Task a:
Answer these from the HCl sampling and analysis text, one answer per line, marked the same way:
(i) For how many minutes was sampling onto the quartz fiber filters performed?
(ii) What was the temperature of the column?
(iii) What suppression current was used?

Source document:
2.3.3. Sampling method. A volume of HCl (2 to 95) mL (depending on the amount fraction to be tested) was first collected in a plastic syringe from the HCl gas bottle. The syringe was then connected to a system in line with the synthetic biomethane gas (see Table 2), and the gas samples of HCl injected into the synthetic biomethane gas before the resulting HCl in biomethane mixture is passed through the quartz filters as shown in the Fig. 8.

Fig. 8 Gas mixing device and quartz filter trapping system.

The sampling was performed at controlled volume flow rates (1 L min⁻¹) during 30 minutes onto the alkali-impregnated quartz fiber filters. The quartz filters were connected directly to the flow regulator mounted on the gas bottle. A gas counter was connected after the quartz filters to control the flow. This sampling method was used for the evaluation of the limit of quantification (LOQ), the accuracy at different levels of concentrations (amount of substance fractions) of HCl in biomethane and their associated uncertainties.

2.3.4. Analytical conditions. For the analysis of the samples, Thermo Scientific ion chromatograph with electrochemical suppression and a conductimetric detector (model ICS 5000+) has been used.

The analytical conditions were:

 - Precolumn AG19 4 × 50 mm (Thermo Scientific):

  Particle diameter: 11 μm;

   Functional Group: Alkanol quaternary ammonium;

   Resin: Supermacroporus polyniylbenzyl ammonium cross-linked with divinylbenzene;

 - Column Thermo AS19 4 × 250 mm (Thermo Scientific):

  Particle diameter: 7.5 μm;

   Functional Group: Alkanol quaternary ammonium;

   Resin: Supermacroporus polyniylbenzyl ammonium cross-linked with divinylbenzene;

 - Flow: 1 L min⁻¹;

 - Eluant: Using eluant generator from KOH solution at 22%;

 - Temperature of the column: 30 °C;

 - Injection volume: 25 μl;

 - Elution mode: Gradient of eluent concentration (see Table 4);

 - Detection: Conductimetric;

 - Temperature of the conductimetric cell: 35 °C;

 - Electrochemical suppression;

  Suppressor ADRS 600 – 4 mm (Thermo Scientific);

   Suppression current: 112 mA.

Task b: From the entries below, pick out every line that contains the string "rect", matching case exactly.

Task input:
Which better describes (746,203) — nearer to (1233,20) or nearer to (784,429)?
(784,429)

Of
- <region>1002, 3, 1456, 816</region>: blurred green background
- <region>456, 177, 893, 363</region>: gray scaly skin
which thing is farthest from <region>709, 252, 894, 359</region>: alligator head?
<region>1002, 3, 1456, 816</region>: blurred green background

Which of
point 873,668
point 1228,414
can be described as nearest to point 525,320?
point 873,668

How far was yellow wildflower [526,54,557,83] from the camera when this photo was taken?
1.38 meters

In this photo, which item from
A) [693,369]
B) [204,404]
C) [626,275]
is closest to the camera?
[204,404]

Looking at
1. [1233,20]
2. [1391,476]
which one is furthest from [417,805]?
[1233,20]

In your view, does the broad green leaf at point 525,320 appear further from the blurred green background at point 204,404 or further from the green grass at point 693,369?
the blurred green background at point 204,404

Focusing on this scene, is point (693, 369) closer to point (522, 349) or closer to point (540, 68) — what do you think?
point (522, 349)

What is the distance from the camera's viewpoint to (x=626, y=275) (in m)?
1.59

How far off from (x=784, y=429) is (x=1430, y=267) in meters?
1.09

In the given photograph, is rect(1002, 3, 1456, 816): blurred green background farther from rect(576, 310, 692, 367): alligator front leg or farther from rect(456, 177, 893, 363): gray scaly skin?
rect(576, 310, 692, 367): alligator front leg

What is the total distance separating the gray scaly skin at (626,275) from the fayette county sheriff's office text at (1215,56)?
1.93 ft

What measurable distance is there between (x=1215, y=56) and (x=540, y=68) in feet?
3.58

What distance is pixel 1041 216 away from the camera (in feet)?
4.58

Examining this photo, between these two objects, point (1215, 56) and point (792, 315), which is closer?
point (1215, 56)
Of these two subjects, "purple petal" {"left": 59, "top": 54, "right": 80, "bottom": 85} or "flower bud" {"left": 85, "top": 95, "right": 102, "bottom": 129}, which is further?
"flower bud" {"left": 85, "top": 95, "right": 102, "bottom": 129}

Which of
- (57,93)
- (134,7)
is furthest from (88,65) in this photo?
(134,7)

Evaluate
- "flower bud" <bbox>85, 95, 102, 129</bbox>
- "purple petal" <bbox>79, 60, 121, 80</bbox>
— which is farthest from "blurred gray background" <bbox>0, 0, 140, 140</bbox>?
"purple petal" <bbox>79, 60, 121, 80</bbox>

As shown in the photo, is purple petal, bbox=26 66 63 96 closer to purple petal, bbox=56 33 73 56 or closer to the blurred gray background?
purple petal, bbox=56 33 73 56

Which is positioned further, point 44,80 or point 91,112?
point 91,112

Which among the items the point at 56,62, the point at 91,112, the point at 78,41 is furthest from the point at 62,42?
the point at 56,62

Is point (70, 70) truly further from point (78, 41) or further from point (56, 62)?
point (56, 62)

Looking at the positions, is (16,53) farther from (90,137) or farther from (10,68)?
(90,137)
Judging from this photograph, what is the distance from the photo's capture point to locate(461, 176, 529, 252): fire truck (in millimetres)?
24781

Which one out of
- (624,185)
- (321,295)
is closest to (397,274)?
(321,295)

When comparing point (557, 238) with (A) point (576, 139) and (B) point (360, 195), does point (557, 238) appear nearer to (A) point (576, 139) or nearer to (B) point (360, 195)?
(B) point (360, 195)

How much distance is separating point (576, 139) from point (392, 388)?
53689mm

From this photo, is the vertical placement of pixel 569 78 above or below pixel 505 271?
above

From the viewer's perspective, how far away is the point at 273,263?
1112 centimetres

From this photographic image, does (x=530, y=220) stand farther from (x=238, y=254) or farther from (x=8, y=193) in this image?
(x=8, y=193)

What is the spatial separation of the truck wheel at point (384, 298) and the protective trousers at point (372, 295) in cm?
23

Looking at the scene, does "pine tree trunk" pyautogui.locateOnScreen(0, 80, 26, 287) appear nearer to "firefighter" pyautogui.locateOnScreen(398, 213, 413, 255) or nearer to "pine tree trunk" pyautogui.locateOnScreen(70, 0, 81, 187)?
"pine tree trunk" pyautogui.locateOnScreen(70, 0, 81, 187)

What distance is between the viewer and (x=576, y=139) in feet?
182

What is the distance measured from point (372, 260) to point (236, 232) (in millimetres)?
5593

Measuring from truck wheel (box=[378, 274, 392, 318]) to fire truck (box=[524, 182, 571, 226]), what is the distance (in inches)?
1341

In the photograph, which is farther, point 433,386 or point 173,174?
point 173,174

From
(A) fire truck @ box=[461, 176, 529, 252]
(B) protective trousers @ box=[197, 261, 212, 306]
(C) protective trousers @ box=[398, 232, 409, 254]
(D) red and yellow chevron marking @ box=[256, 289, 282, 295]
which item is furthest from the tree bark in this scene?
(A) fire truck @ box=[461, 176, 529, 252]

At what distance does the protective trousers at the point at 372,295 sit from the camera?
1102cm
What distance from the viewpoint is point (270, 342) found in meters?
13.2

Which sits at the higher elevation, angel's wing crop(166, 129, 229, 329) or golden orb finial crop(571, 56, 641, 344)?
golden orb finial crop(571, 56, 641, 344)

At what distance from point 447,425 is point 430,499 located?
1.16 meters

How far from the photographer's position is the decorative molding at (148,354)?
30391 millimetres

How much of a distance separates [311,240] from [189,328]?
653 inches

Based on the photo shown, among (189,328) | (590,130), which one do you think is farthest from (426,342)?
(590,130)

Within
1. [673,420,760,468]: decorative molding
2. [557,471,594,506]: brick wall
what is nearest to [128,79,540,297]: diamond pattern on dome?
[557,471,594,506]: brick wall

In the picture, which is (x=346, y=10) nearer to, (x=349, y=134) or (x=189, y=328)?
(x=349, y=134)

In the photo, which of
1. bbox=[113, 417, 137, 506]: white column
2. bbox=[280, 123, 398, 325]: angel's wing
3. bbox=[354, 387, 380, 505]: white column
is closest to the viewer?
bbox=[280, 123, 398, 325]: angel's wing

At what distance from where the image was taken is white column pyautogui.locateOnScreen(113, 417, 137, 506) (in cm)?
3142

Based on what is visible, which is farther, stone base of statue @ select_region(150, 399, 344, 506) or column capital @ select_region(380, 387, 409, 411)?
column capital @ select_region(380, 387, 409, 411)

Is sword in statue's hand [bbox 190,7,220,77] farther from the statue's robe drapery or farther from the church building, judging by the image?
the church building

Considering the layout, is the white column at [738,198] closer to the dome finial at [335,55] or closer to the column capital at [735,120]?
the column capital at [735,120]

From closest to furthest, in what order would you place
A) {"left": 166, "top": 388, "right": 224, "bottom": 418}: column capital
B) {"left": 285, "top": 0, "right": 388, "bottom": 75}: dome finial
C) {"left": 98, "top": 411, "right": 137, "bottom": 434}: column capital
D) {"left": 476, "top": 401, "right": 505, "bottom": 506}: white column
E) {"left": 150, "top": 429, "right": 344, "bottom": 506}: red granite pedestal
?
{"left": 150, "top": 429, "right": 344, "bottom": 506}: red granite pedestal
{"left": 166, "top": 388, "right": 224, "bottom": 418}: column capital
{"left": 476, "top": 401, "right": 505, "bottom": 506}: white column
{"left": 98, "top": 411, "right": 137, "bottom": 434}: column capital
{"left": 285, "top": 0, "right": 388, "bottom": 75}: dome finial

Task result a:
(i) 30 minutes
(ii) 30 °C
(iii) 112 mA

Task result b:
In the given photograph, is rect(1002, 3, 1456, 816): blurred green background farther from rect(576, 310, 692, 367): alligator front leg or farther from rect(456, 177, 893, 363): gray scaly skin?
rect(576, 310, 692, 367): alligator front leg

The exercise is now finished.